Anatomy of a Panic Attack

It starts one of two ways:

In the mind…
Doubts, fears, responsibilities mounting against your perceived ability to control it all.

In the physical…
Something happens. That feeling in the pit of your stomach. It drops.

Your heart starts racing. You feel like you just ran a marathon, but you’re completely still. Paralyzed.
I can’t do this.

Your breathing becomes more rapid and shallow. You can’t catch your breath as you feel a tightness in your chest.
I’m going to have a heart attack. I’m going to die. I can’t do this.

You try to calm yourself down…try to escape to that happy place…try to picture yourself in better circumstances.
It’s not working. I need this to work now. I can’t do this.

Your skin becomes clammy as you continue to hyperventilate, not realizing that one symptom begets another.
Oh my goodness, I’m going to pass out. I can’t do this.

You start getting lightheaded.
Yep, definitely going to pass out.

You can’t sit still – you want to keep moving. And much to your distress, you’re in a place where constant movement would be out of the ordinary – sitting at a desk, sitting in class, in a enclosed place with a group of people.
They have no idea what’s going on. I’ve got to get it together. More importantly, I’ve got to get out of here. Before I embarrass myself.

You’re fighting against yourself.
Calm down. Slow down. Breathe. There are some things that are naturally out of your control. You’re not going to die.
I’m losing it. I can’t do this. I’m not worth anything. Why me? Why do I have to be the one dealing with this?

Eventually, one wins out…for now.


This is not how everyone experiences a panic attack – these things are indicative of my worst panic attacks. I share this because I want those of you who deal with this to know that you’re not alone. Approximately six million Americans have panic disorder (Source) (which is different from experiencing panic attacks here and there.)
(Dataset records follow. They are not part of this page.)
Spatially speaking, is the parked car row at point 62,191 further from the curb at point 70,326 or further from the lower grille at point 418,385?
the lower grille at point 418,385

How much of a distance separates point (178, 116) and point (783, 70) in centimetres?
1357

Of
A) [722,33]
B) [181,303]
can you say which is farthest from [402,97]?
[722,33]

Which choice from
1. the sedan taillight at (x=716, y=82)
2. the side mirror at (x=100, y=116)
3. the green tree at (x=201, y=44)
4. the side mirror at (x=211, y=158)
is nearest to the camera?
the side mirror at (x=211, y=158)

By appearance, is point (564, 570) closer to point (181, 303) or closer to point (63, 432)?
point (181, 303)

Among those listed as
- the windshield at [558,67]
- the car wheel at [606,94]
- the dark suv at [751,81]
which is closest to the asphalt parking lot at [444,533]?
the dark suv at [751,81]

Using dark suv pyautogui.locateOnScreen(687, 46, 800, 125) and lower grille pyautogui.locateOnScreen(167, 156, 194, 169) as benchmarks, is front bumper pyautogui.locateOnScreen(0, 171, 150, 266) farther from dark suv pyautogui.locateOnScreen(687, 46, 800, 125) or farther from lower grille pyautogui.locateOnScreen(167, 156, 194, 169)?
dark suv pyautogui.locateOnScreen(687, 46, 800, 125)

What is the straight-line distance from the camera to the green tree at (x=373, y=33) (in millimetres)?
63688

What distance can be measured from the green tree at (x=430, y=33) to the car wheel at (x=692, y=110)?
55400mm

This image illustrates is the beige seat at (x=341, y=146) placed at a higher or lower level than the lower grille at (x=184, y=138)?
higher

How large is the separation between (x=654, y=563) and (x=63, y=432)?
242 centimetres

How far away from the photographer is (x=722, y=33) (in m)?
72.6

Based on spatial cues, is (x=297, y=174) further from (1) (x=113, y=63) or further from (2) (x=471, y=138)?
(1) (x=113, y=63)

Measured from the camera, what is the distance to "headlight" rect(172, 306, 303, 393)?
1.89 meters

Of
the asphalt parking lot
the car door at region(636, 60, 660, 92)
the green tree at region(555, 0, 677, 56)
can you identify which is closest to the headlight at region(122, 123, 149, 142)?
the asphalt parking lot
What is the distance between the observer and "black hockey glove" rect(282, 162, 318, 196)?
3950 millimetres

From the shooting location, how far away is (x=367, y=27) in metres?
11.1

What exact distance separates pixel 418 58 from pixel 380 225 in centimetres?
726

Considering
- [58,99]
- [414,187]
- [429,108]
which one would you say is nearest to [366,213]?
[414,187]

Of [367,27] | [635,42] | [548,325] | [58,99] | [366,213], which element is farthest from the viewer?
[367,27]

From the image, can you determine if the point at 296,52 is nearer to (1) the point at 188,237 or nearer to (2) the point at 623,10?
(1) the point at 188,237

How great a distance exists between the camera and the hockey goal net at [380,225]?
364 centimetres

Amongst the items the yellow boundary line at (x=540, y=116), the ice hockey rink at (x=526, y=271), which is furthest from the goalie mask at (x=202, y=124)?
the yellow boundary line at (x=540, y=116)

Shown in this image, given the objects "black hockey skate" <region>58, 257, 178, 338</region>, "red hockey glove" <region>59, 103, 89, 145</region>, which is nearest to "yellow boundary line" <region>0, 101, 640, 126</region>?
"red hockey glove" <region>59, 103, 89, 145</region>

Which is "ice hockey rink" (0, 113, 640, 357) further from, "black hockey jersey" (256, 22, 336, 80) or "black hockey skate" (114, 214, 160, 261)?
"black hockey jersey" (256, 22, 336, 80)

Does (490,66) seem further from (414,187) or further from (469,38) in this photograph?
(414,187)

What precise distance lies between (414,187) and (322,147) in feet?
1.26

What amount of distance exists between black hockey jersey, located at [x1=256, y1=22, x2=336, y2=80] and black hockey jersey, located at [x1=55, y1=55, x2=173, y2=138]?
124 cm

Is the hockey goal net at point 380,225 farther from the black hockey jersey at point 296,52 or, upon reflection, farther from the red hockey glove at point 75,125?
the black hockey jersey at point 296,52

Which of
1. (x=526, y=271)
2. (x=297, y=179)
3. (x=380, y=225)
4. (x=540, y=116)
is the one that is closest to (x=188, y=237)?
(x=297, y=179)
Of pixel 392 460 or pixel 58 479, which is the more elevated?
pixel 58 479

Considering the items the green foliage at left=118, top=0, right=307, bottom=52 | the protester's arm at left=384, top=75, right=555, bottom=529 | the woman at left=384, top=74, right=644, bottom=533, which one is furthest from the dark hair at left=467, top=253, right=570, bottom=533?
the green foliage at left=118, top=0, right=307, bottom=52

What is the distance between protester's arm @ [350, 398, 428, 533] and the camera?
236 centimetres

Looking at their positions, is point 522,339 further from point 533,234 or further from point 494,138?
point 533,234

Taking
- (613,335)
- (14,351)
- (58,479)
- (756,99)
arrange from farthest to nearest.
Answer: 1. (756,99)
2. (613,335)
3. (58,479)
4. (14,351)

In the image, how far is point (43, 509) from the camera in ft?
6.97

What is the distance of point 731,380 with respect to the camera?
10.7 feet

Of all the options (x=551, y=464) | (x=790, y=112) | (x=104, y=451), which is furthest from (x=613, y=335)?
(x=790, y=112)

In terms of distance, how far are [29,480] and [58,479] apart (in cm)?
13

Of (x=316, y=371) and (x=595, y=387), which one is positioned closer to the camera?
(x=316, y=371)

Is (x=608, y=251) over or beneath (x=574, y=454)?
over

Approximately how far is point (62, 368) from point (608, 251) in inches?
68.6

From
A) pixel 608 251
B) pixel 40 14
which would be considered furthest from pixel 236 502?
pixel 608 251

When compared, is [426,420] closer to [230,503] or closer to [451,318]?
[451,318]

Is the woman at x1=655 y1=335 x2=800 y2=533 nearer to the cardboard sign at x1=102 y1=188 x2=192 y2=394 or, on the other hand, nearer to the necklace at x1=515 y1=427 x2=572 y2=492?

Finding out that there are others out there who know exactly what you’re going through helps out a lot. In the past couple of years, I’ve found out that some of my friends deal with some sort of anxiety on this life-altering level. There’s comfort in knowing that you’re not alone.

How have I kept my panic attacks at bay? By praying in the moment and focusing on breathing control. There are many different methods to combat and prevent panic attacks.

I’m here if anyone wants to share their experiences with panic attacks / panic disorder. Remember, you’re not alone. And you can overcome it.

– j

One comment

  1. HERO · February 20, 2014

    having panic attacks were not uncommon for me to have when i was deployed, but having them made everything i was doing so much worse. With the lack of empathy in my situation it was one of those things where i had to bring myself back to grip and move forward. I had wished though that every time i had one, that my wife or close friends were nearby.

    I havent had a panic attack in about a year or so now, maybe a little more… but the sound of thunder thats from a giant crack of lightning would send me back to things unpleasant. Actually blacking out for a few minutes and being able to feel again.